I read this from the very awesome Cath Jenkin with interest. I view Cath as one of the wisest, most honest bloggers in the local parenting space and often our ideas correlate or cross over. But this time, not completely – so I decided to explore the topic in writing myself, and post it in response.
Now I know that Cath and her Cam are book lovers of note. So this is not aimed at YOU my friend, it’s just about me, my experience with the impact of digital stuff on my family, and my own prejudices 😉
To start, let me be honest.
When I see a child being palmed off with a tablet or phone so adults can talk without interruption, or when I see a kid left in front of mindless cartoons for hours while adults sit on Facebook, or when I see parents at the park on their phones, ignoring their child who wants them to watch while they slide or swing, I judge.
I’m not proud of this judge-iness but it’s there. And I need to deal with it. But underneath here’s how I feel. I want to grab that device from the child and offer a book or paper and crayons; I want to encourage the child at the restaurant table to participate in the conversations (unless age inapproriate) so they can also form ideas, voice opinions, learn to wait their turn, learn the art of conversation. I want to say – your child is only little for a short time. Put away your phone and get off your ass and play with her. Or at least watch her when she wants to show you her latest accomplishment.
We have no TV in our home. My son has limited computer time, which I relax a little when he’s on holiday and I’m working, or there’s a friend over and they want to game together. He’s 16, and like most teens has a Facebook account and spends a fair amount of time on Whatsapp. I have a step daughter who is also on Facebook and BBM and Twitter on her phone as much as she can be. I love social media, it’s part of my job and my life. I use Google for everything from recipes to yoga routines. My husband is hooked on YouTube.
When he was younger, Raph read all the time. We read together long after he could read alone. Like Cam, he would opt for reading over gaming often. But as time passed and we all got smartphones and he got onto social media, things changed.
And one day I started noticing how often the following scenarios play out in our lives:
- We’ll all be sitting on our own devices in the same room without talking.
- The one thing we will talk about is ‘Hey, look at this video / pic / status.’
- More and more conversations started with ‘I saw this thing online’
- As soon as there was a lull in conversation, phones would be taken out
- When we didn’t have a series to watch on the PC in the evening we’d be stumped as to what to do until someone started searching YouTube for random crap to watch ad nauseum.
- Any time I was bored – in a queue, waiting for Raph at the station, waiting for dinner to cook – I’d gravitate straight to a screen.

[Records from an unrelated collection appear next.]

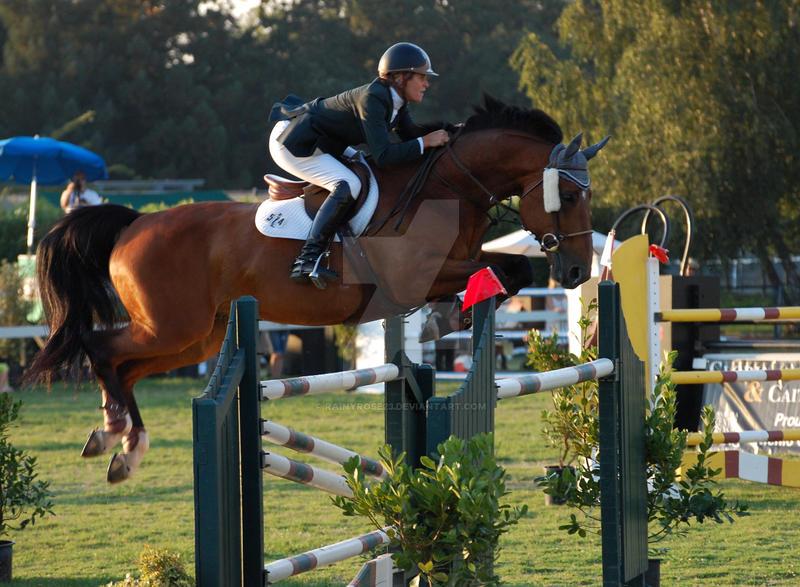 bay horse show - photo #19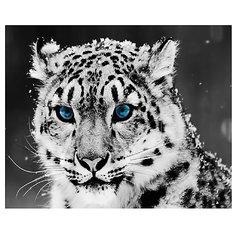 "Картина по номерам ""Снежный барс"", 40*50 см Molly"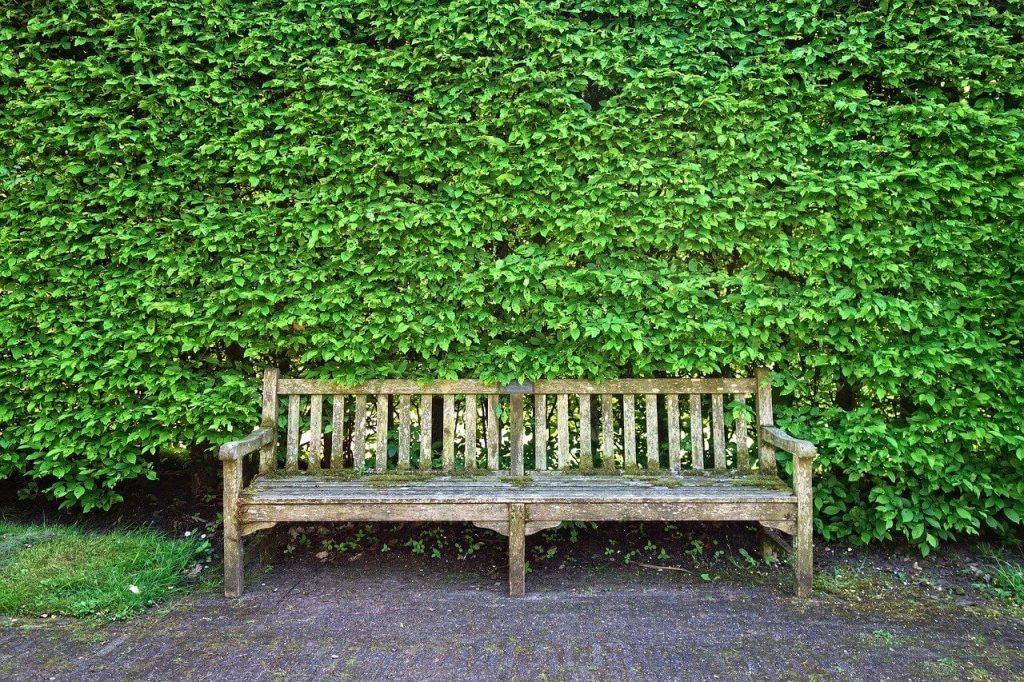 hedge trimming leeds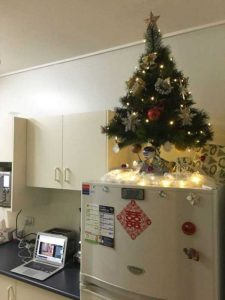christmas-trees-protected-from-pets (10)
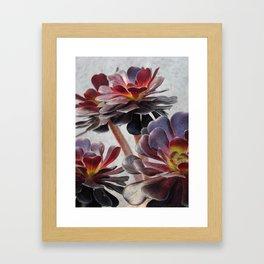 Succluents  Framed Art Print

My ability to concentrate on anything longer than 2 paragraphs became non-existent.
- Kaira ‘s conversations became little more than reading out a ‘deep and meaningful’ quote from Pinterest, saying ‘That’s sooooo true’ then instantly forgetting it and reading the next one.
- I would become frustrated if I was up to see a beautiful sunrise but didn’t have my phone on me to Instagram it.
And I started to hate the way we were evolving, how much of our lives had become influenced by the online world.
Then one day last holiday Raph decided that he wanted to take a 3 month break from all social media and gaming. That he would swap out his Nokia Lumia for a ‘blockia’ that can only call and sms, that he would only use the PC for homework. No emails, no Whattsapp, no Facebook, no YouTube.
He told me, he’s never not had the internet and computers in his life and he wanted to find out who he was without Upworthy to tell him what to think about life issues, without talking to people in another room while ignoring the person in front of him. To actually do interesting things himself rather than read about other people doing interesting things and living vicariously through them.
This was not based on my own feelings which I hadn’t really expressed, but on him coming to a similar realisation himself. His friends either think he’s brave, nuts or committing social suicide, but many of them said they wish they could do the same (but they couldn’t survive).
Cath references the following quote in her blog post:
“…digital technology is offering a whole host of brand-new ways to bring families and friends closer together for happier relationships.”
Oh, I have family scattered across the globe; Kaira doesn’t live with us most the time, and my husband works off shore 6 months of the year – we love using social media and technology to keep in touch in real time.
But I don’t find the above quote t0 be true within the walls of our home.
I feel that technology is making us less intelligent – our ability to think critically is being undermined, our concentration spans are shrinking. We are so used to instant entertainment we forgo more creative pursuits. The way we talk, what we discuss and what we do has become limited.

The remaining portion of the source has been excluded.